Boccaccio, según Pietro Benvenuti, pintado en 1825

  

Alberto Moravia decía que Boccaccio demostró tener valores de artista, no de escritor y mucho menos de moralista. Pier Paolo Pasolini lo definió como “el nuevo mundo, el mundo de la evolución”. Vargas Llosa lo recuerda como el hombre que dejó de ser un “intelectual de biblioteca” para pasar a ser un escritor “inmensamente popular”. Los dos últimos hicieron sus propias versiones de El Decamerón, adaptaciones que palpitaron diferentes actualidades, pero “padecieron” el mismo cortocircuito entre aquella juventud irreverente imaginada por el poeta y la realidad que los acogía a ellos: las sociedades modernas, y la referencia a tomar son las clases aburguesadas (a las que Pasolini acusa directamente de decadentes), se llenan la boca de revoluciones, pero en cuanto se les toca algún punto sensible particular se aferran a los viejos ordenamientos, los mismos que dicen querer derribar; no logran ver que lo opuesto de los discursos no los hace diferentes entre sí, siendo exactamente iguales en donde tienen que darse las urgentes diferencias, o sea, en las formas, porque solo así se llega a nuevos fondos.

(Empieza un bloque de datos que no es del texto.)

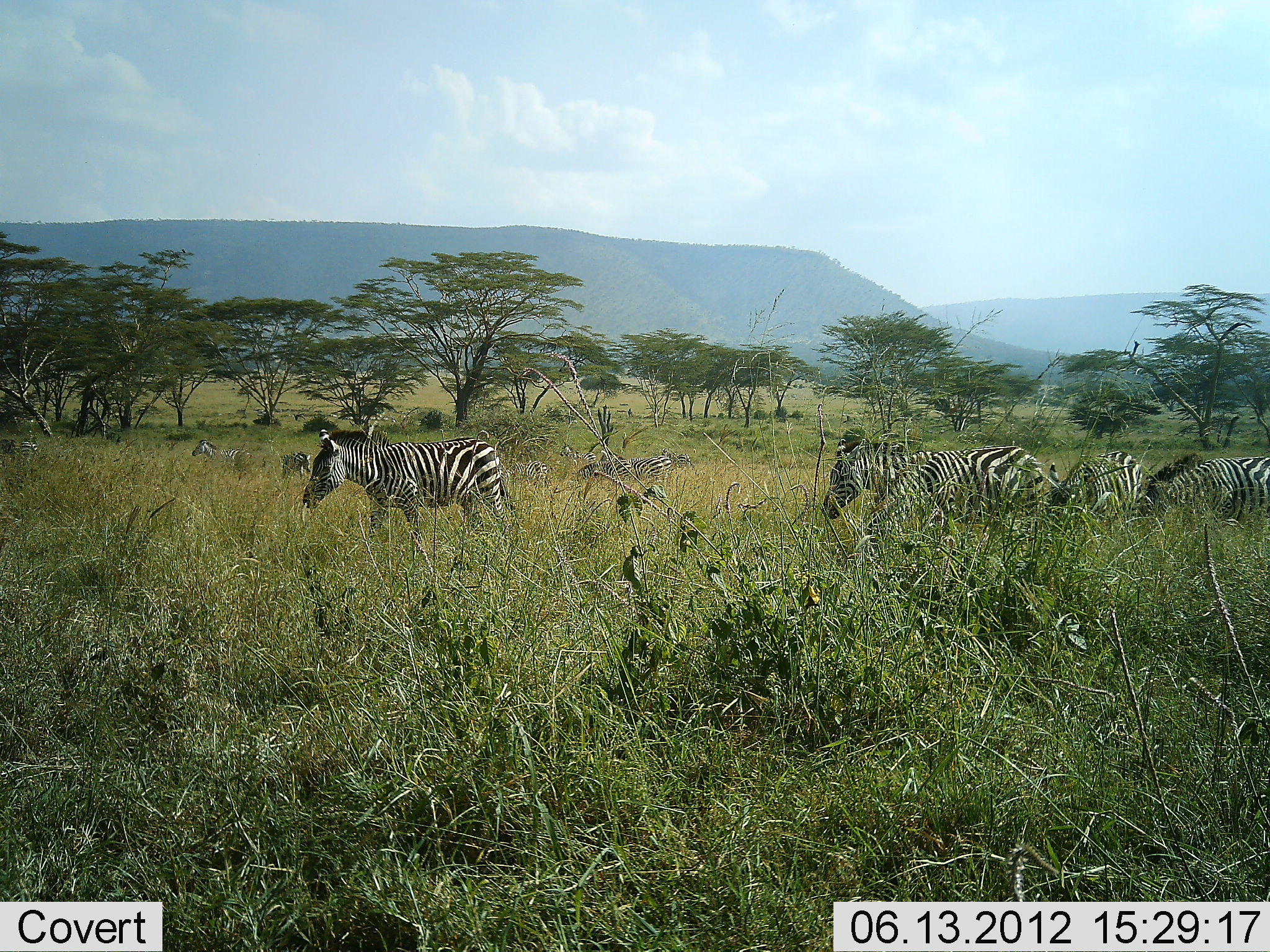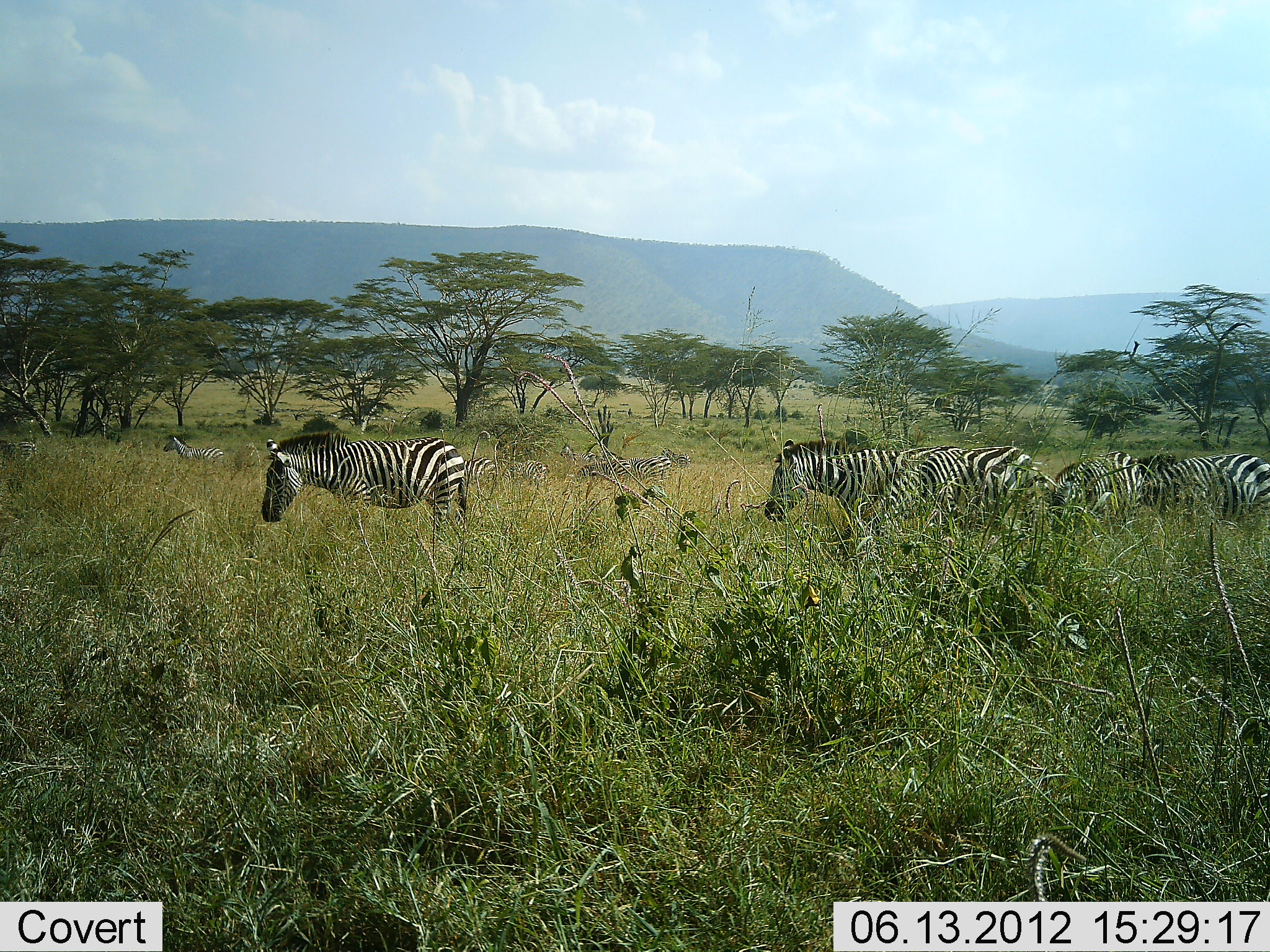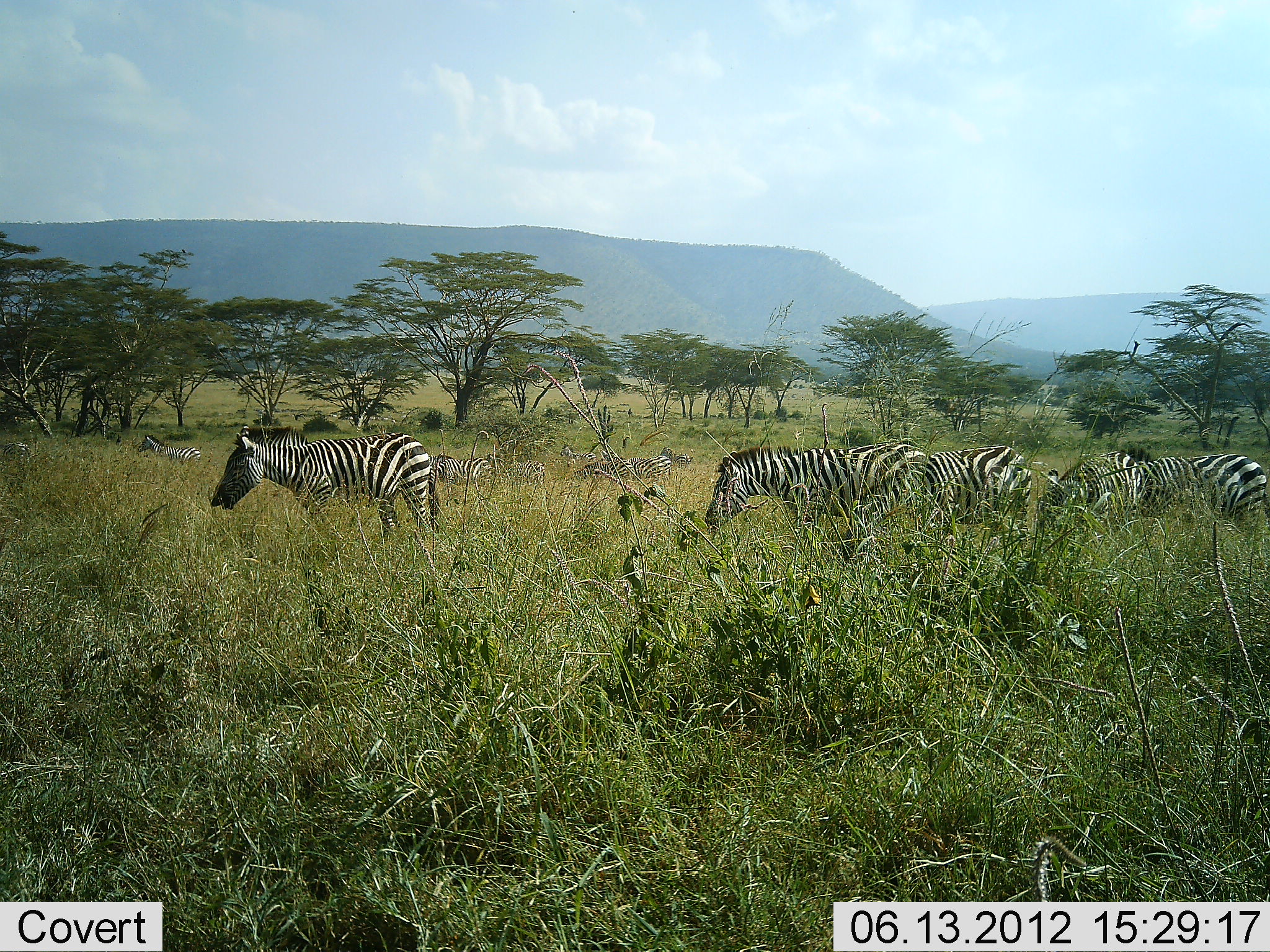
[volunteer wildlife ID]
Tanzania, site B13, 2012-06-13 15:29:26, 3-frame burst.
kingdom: Animalia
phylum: Chordata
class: Mammalia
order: Perissodactyla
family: Equidae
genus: Equus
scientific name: Equus quagga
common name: plains zebra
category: zebra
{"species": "zebra (plains zebra) (Equus quagga)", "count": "10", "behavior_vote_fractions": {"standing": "50%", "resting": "0%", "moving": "80%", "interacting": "0%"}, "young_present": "0%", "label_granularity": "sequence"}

Y eso es lo que hizo Boccaccio, tocó y cambió las formas de su época echando luz sobre los tabúes corporales, o sea, sexuales y emocionales; una luz que al encenderse invitaba, ni más ni menos, que a sentir (sentirse). Un sentir que terminó por parir al renacentismo y gran parte de las lecturas que gozamos hoy, en un mundo moderno que tiene como tabú ya no al sexo, pero sí, valga la redundancia, al sentir (sentirse), consecuencia directa de esmerarse en desconocer al cuerpo como ese universo no propio que es. Así, lo fatal evidente no es que las transgresiones actuales se parezcan mucho al pasado y nos mantengamos en un limbo, sino que no busquen el pasado mejor, ese pasado que vomitó irreverencia y decantó en un Renacimiento.